By 2010 cloud computing, data lakes and effectively unlimited compute power became available. Today we aren’t as reliant on structure and control, we don’t need sameness, we need data access and empowerment. AI will extend our opportunity even further.

While there is truth in Defence’s claim that they are complex, you don’t solve complexity by conformity, compliance, and centralisation.

What it takes to change?

The people who dig holes defend them.

It’s an unusual person who readily acknowledges the choices of the past might not be the best choices for the future. It’s a significant loss of face for an organisation to say to a minister that their previous request for billion-dollar project approval, along with the multiple contract approvals, project reports, and rescheduling proposals may not be the way of the future.

The sunk cost fallacy, which we have invested so much we need to keep going, is a strong influence.

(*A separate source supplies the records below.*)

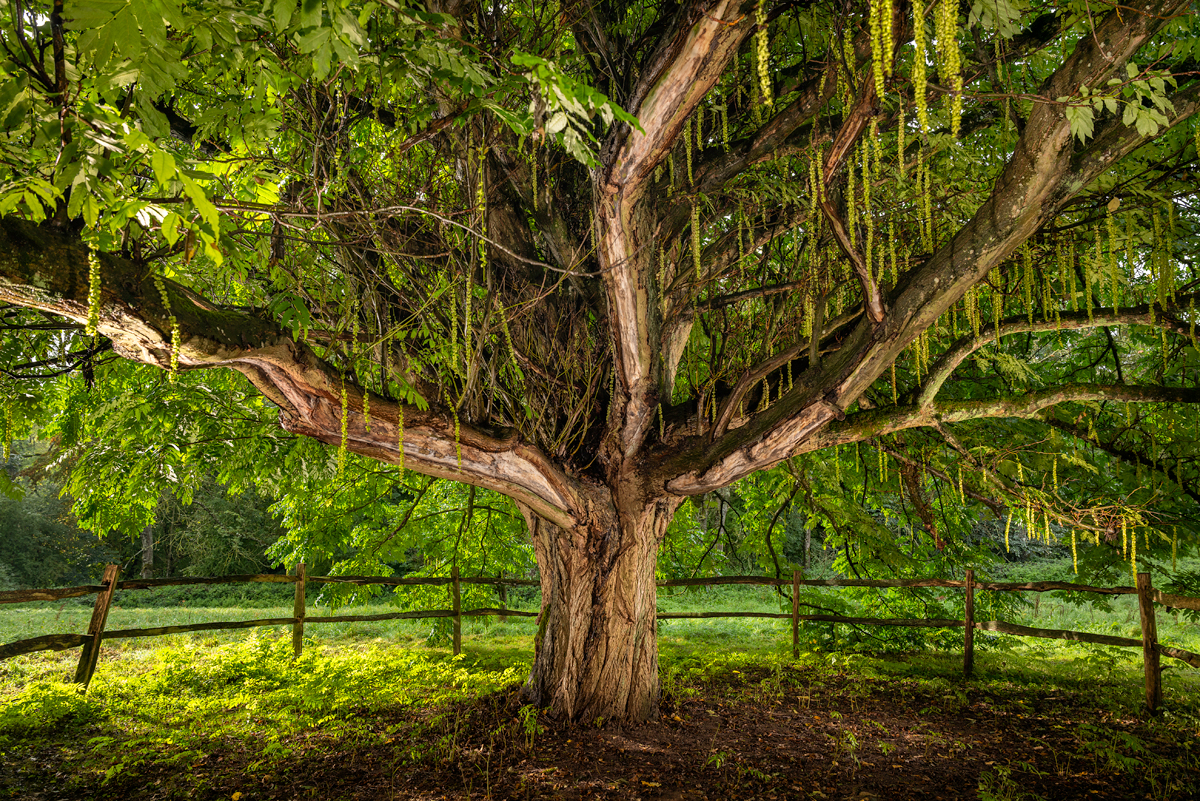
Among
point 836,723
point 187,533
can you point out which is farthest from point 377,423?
point 187,533

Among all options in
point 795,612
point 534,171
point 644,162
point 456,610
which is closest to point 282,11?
point 644,162

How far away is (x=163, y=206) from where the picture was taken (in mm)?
1939

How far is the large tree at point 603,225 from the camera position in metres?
2.23

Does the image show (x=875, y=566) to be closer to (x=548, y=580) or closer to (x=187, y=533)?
(x=548, y=580)

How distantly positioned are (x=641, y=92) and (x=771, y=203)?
2145mm

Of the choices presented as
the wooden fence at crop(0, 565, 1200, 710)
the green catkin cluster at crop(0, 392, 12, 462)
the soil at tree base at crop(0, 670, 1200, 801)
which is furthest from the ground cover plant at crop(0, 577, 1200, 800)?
the green catkin cluster at crop(0, 392, 12, 462)

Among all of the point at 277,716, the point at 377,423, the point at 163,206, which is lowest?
the point at 277,716

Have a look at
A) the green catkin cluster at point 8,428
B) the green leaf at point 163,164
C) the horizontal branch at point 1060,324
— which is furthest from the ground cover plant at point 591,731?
the green leaf at point 163,164

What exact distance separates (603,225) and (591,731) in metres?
3.37

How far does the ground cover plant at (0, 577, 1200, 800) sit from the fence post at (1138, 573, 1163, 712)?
5.1 inches

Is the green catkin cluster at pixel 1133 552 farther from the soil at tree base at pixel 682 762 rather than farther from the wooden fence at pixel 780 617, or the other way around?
the soil at tree base at pixel 682 762

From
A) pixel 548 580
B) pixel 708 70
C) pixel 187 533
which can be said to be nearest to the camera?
pixel 708 70

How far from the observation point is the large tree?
2.23 m

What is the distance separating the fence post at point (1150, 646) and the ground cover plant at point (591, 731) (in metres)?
0.13
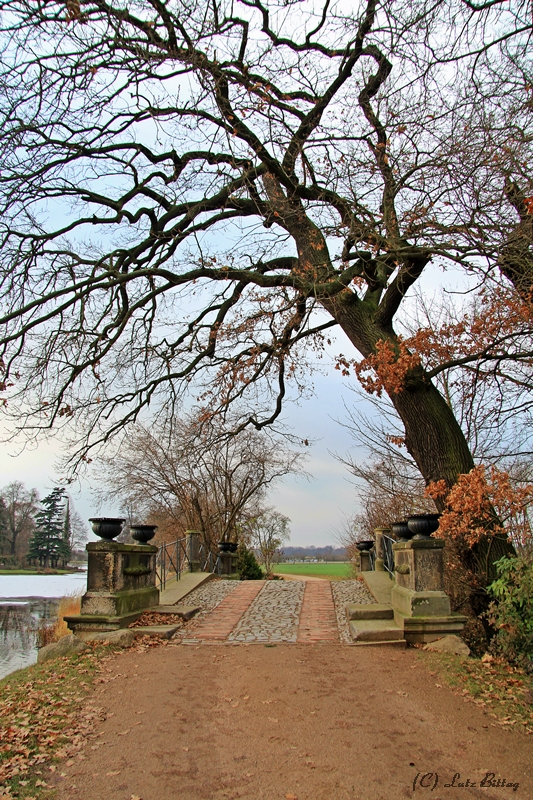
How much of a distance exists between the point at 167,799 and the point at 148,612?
6028 millimetres

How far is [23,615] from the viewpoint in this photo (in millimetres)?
19969

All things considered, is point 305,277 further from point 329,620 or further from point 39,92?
point 329,620

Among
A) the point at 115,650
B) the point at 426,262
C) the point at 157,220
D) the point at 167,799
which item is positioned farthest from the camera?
the point at 157,220

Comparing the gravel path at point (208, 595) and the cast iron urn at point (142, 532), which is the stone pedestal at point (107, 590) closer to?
the cast iron urn at point (142, 532)

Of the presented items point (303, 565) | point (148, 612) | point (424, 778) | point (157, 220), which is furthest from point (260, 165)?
point (303, 565)

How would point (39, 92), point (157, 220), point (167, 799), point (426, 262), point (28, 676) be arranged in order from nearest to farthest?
point (167, 799), point (28, 676), point (39, 92), point (426, 262), point (157, 220)

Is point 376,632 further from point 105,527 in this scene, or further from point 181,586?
point 181,586

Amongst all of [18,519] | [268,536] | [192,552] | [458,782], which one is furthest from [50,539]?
[458,782]

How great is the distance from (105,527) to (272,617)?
3.39 metres

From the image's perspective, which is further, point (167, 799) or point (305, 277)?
point (305, 277)

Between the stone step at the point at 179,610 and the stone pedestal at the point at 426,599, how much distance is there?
11.7 feet

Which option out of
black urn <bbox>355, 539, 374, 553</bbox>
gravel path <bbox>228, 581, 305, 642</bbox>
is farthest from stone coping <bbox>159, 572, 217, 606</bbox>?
black urn <bbox>355, 539, 374, 553</bbox>

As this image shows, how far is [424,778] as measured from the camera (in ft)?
12.7

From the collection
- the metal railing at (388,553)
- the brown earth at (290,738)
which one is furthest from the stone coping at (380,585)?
the brown earth at (290,738)
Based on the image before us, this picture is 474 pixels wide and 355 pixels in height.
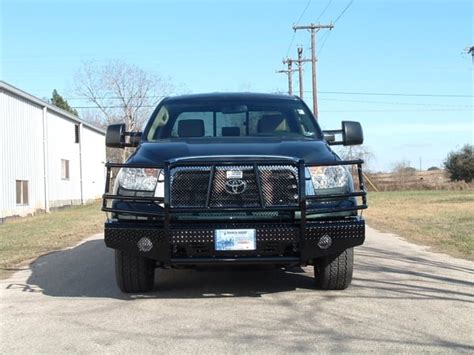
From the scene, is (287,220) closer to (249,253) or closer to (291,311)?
(249,253)

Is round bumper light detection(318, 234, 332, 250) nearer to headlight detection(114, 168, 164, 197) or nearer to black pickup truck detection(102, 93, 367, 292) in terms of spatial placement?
black pickup truck detection(102, 93, 367, 292)

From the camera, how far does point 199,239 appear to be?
5.15 meters

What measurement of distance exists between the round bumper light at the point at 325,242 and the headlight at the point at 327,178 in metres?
0.42

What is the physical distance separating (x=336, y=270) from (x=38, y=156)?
2106cm

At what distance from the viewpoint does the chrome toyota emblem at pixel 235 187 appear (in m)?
5.26

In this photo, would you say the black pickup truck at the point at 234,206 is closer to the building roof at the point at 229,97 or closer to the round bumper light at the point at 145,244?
the round bumper light at the point at 145,244

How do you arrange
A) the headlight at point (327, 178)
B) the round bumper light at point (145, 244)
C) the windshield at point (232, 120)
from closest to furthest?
the round bumper light at point (145, 244) → the headlight at point (327, 178) → the windshield at point (232, 120)

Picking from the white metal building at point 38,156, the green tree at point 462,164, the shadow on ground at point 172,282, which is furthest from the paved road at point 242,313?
the green tree at point 462,164

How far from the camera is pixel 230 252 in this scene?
5230mm

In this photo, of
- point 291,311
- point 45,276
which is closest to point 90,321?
point 291,311

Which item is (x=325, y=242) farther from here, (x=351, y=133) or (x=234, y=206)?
(x=351, y=133)

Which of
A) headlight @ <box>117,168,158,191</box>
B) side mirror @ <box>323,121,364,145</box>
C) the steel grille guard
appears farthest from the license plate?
side mirror @ <box>323,121,364,145</box>

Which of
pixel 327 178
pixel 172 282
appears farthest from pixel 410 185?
pixel 327 178

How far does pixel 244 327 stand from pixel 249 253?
0.71 m
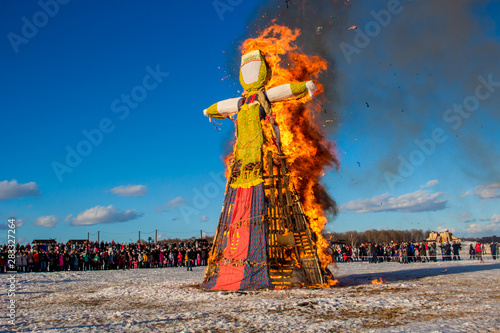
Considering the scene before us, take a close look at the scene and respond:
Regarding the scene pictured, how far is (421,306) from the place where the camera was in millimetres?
8609

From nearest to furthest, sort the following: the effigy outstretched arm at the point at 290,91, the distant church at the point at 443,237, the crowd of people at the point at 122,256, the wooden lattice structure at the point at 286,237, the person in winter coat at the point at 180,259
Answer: the wooden lattice structure at the point at 286,237, the effigy outstretched arm at the point at 290,91, the crowd of people at the point at 122,256, the person in winter coat at the point at 180,259, the distant church at the point at 443,237

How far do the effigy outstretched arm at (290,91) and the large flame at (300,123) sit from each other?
0.56 metres

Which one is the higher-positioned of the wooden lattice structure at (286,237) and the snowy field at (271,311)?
the wooden lattice structure at (286,237)

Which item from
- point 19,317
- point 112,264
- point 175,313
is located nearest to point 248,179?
point 175,313

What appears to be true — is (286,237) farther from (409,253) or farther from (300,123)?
(409,253)

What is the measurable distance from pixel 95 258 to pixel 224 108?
18279 millimetres

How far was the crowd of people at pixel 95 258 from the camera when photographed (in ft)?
Result: 80.8

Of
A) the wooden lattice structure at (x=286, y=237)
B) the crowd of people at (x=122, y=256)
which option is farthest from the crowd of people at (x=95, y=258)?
the wooden lattice structure at (x=286, y=237)

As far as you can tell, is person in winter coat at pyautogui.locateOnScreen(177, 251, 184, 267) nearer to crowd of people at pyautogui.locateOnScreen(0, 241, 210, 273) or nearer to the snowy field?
crowd of people at pyautogui.locateOnScreen(0, 241, 210, 273)

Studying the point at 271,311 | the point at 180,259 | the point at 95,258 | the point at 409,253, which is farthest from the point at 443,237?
the point at 271,311

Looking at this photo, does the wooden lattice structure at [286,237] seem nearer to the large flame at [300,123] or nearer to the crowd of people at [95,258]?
the large flame at [300,123]

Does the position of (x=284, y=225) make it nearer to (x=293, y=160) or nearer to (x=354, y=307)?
(x=293, y=160)

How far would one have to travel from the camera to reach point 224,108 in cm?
1448

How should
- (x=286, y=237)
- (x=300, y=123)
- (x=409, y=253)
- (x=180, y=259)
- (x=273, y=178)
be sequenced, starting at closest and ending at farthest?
(x=286, y=237) → (x=273, y=178) → (x=300, y=123) → (x=180, y=259) → (x=409, y=253)
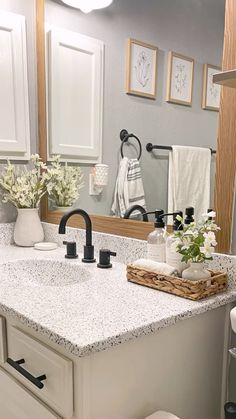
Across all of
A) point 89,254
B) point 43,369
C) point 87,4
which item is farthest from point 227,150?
point 87,4

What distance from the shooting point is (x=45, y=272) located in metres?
1.43

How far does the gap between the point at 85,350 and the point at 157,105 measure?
943 mm

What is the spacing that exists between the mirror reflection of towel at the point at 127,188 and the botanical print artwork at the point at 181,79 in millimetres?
306

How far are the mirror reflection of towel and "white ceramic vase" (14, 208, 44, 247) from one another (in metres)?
0.42

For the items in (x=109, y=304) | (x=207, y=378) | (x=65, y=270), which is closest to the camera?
(x=109, y=304)

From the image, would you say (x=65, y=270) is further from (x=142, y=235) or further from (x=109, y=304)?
(x=109, y=304)

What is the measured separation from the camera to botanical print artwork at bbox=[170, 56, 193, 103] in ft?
3.91

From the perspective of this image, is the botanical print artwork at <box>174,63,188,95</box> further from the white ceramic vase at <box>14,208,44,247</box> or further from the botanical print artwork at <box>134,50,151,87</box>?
the white ceramic vase at <box>14,208,44,247</box>

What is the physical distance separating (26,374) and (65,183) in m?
1.02

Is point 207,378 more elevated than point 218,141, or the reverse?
point 218,141

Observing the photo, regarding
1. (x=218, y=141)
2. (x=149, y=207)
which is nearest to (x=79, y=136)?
(x=149, y=207)

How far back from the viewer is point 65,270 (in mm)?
1398

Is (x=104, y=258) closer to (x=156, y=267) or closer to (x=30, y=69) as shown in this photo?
(x=156, y=267)

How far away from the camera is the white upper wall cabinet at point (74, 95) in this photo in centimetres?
160
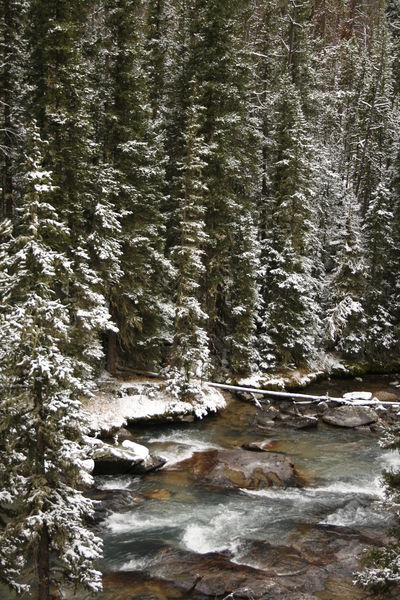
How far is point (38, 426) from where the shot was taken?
27.9 feet

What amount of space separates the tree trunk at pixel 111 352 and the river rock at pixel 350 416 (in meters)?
10.3

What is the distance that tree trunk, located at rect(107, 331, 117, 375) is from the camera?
923 inches

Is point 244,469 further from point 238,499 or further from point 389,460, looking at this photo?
point 389,460

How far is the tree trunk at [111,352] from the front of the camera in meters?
23.4

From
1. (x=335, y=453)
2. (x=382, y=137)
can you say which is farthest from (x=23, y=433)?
(x=382, y=137)

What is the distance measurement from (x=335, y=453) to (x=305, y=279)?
11.4 metres

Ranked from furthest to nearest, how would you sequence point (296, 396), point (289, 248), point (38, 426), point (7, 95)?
point (289, 248) < point (296, 396) < point (7, 95) < point (38, 426)

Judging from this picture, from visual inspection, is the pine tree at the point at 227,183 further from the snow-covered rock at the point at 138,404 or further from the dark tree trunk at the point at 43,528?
the dark tree trunk at the point at 43,528

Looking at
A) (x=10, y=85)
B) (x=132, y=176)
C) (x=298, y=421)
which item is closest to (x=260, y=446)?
(x=298, y=421)

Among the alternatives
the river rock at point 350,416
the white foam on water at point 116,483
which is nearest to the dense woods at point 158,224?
the white foam on water at point 116,483

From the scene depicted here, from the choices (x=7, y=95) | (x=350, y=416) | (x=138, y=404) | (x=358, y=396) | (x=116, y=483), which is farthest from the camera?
(x=358, y=396)

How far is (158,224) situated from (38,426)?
16608mm

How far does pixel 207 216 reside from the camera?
26.0 meters

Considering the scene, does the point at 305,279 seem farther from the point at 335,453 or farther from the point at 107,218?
the point at 107,218
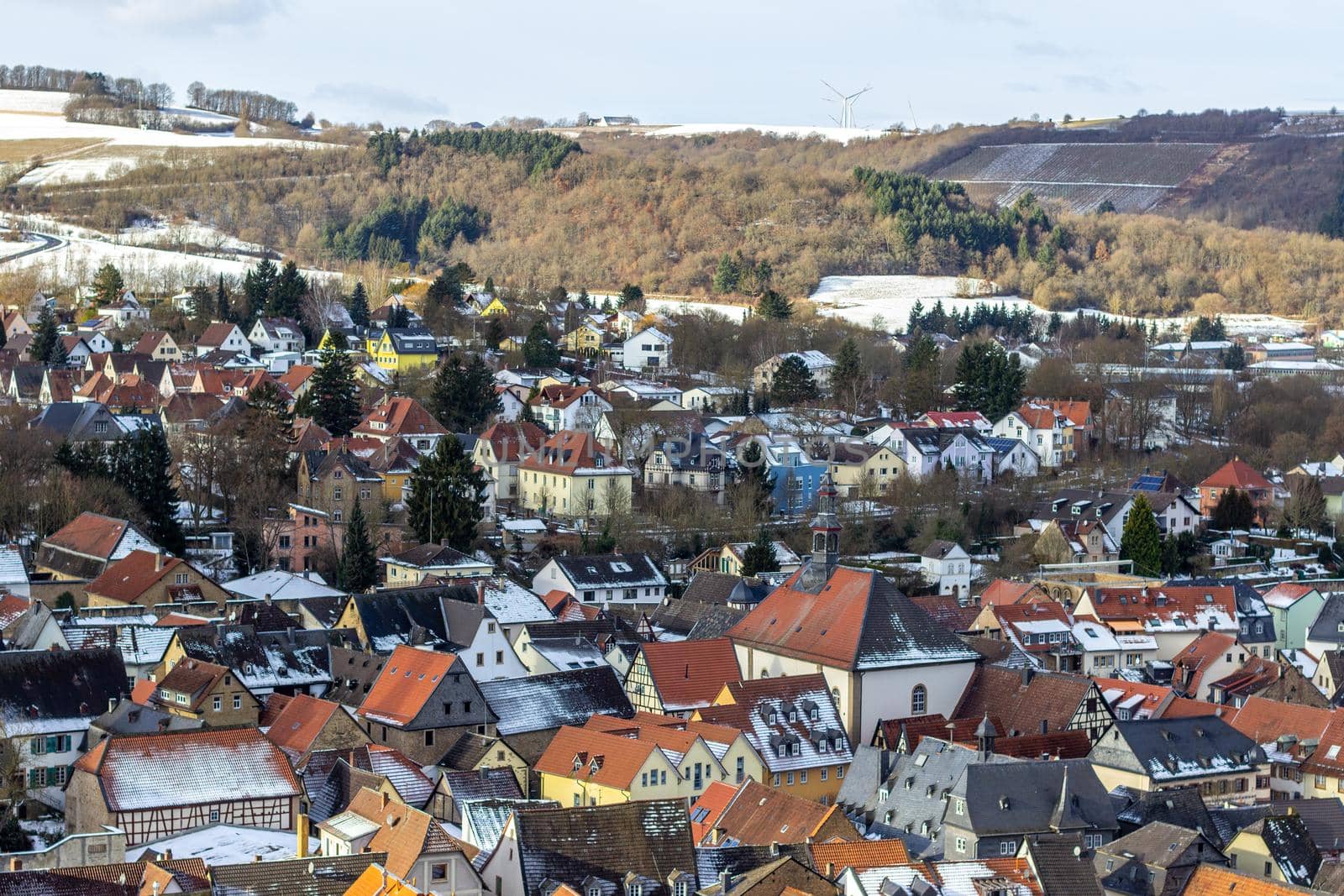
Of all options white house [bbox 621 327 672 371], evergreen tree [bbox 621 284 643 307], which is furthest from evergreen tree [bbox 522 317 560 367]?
evergreen tree [bbox 621 284 643 307]

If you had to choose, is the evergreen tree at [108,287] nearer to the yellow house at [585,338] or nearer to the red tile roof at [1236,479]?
the yellow house at [585,338]

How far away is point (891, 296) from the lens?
11606cm

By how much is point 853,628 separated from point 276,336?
46805mm

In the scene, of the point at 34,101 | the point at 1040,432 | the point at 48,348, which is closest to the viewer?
the point at 1040,432

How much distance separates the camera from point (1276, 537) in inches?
2613

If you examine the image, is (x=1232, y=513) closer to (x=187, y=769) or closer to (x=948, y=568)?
(x=948, y=568)

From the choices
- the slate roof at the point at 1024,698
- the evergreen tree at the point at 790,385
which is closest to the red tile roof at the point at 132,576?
the slate roof at the point at 1024,698

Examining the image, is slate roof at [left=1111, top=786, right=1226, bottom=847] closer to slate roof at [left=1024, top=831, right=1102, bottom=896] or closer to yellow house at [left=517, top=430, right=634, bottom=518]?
slate roof at [left=1024, top=831, right=1102, bottom=896]

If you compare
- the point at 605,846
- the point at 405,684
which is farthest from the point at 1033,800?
the point at 405,684

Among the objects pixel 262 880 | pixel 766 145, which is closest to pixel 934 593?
pixel 262 880

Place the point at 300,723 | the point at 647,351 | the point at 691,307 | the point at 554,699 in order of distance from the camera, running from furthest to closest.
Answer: the point at 691,307 → the point at 647,351 → the point at 554,699 → the point at 300,723

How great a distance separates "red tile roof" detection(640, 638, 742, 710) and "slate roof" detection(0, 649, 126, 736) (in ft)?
33.4

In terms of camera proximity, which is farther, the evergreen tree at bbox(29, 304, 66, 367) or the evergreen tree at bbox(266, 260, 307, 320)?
the evergreen tree at bbox(266, 260, 307, 320)

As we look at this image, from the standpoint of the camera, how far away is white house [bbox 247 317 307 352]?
3273 inches
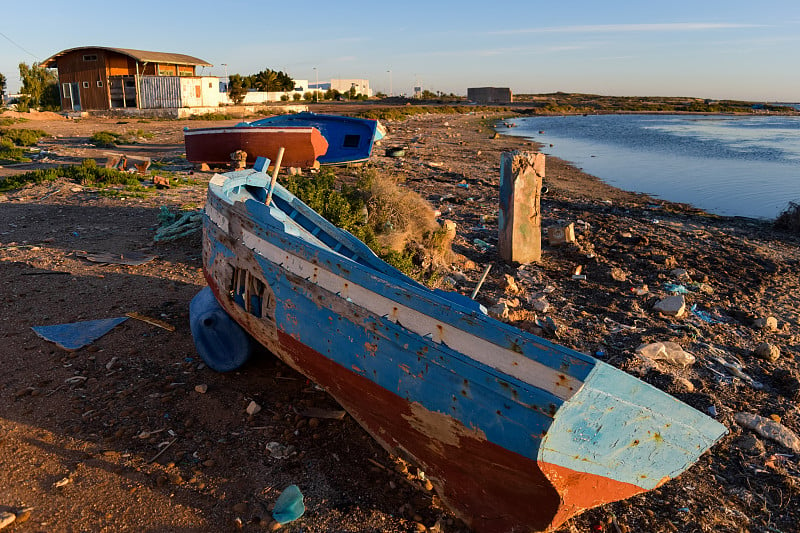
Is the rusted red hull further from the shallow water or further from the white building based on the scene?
the white building

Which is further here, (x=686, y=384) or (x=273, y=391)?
(x=686, y=384)

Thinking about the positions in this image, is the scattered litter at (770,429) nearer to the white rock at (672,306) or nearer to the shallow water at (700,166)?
the white rock at (672,306)

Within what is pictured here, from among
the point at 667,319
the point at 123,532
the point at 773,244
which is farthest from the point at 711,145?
the point at 123,532

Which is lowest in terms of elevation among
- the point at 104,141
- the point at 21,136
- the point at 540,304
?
the point at 540,304

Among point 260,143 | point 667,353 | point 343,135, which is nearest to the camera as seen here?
point 667,353

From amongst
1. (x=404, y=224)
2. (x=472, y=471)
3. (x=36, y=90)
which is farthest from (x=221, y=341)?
(x=36, y=90)

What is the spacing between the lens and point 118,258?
6645 mm

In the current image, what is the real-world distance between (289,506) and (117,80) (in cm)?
3179

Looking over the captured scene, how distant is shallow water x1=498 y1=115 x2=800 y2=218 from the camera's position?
13.3 m

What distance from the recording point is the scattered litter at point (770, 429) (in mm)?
3744

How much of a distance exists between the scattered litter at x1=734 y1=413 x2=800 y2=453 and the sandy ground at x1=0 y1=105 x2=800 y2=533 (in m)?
0.05

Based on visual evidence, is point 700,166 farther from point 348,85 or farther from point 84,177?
point 348,85

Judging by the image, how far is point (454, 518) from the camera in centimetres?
306

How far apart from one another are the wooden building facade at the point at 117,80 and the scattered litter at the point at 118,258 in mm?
24354
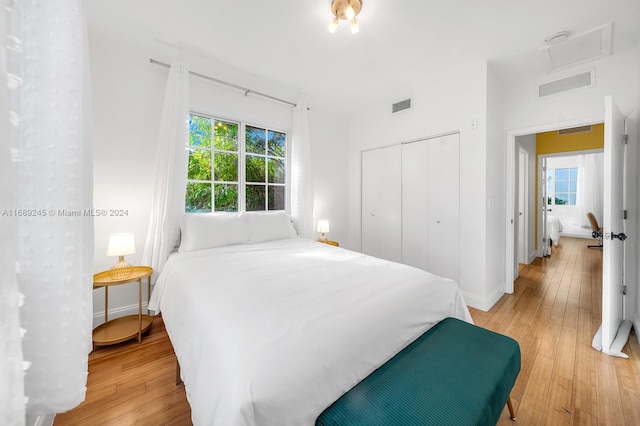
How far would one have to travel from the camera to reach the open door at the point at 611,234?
1.87m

So too is the fear of loss, which carries twice the weight as a gain. Loss isn’t just money, it’s also loss of reputation, influence, and control.

If the Minister were to ask, “Are we doing the right thing with the ERP program” the most likely response would unsurprisingly be “We have reviewed our work and with a few tweaks (and another billion dollars or two) this is the right approach”.

Departments defend the holes they have dug — just look at the last two royal commissions.

Ministers rarely have the domain expertise to properly challenge a department. We don’t vote for parliamentarians based on their technical expertise, and they aren’t made Ministers by their parties because of their domain knowledge.

It’s not just a Defence issue, though they do have a reputation for being masterful at obfuscation.

What to do

While I’m open to the possibility that Defence is on the right path, I have low confidence that their advice is wise. This is not just an issue for Defence, it is a public sector challenge, though the size and complexity of Defence, does make it stand out.

There are simply too many questions, not enough evidence, and inadequate past performance to give a higher level of confidence and trust.  It’s not an issue of integrity, it’s the confidence that wise decisions in the public good are being made, and programs are being well implemented, delivering best value from the public purse.

Public servants and the public service are not inherently bad, but there is evidence suggesting a loss of direction. I’m sure there are a variety of views on politicians and Ministers, but I would allow them to want good delivery outcomes for their policies.

The way to better performance and higher confidence is to open the decisions to scrutiny and independent review. If you can’t defend it, you shouldn’t do it.

Long term, our governance of public sector delivery needs a nudge. In the short term, however, we need to do something with this poorly performing, repeat offender, mega project.  I don’t think we can leave it to Defence.

The minister needs independent advice — not from another department or from people who owe their allegiance and future to the public service or a politician.

In this case, create a “tiger team” of unusual suspects. Choose a few from non-defence industries, some independent IT expertise bringing knowledge of both big solutions and the potential of future solutions, and one or two who understand the complexities of Defence but aren’t wedded to the past. We might find we don’t need many people, just different ones.

A blended group of commercial, technical and defence experience with a dose of impatience. Pull apart the Defence ERP strategy — its purpose, potential and contracts. Set the standard to be clarity of outcome, commercially sound, achievable in a public sector environment, delivering value to the public.

Defence has nothing to fear if its strategy is sound, and it should change if it isn’t.

Across the public sector, we could do with a little less of the cosiness of the public sector and the embedded industry, and a bit more open and independent advice to the minister. Then we can judge ministers on their choices, and departments on their performance.

What have we got to lose by trying something different?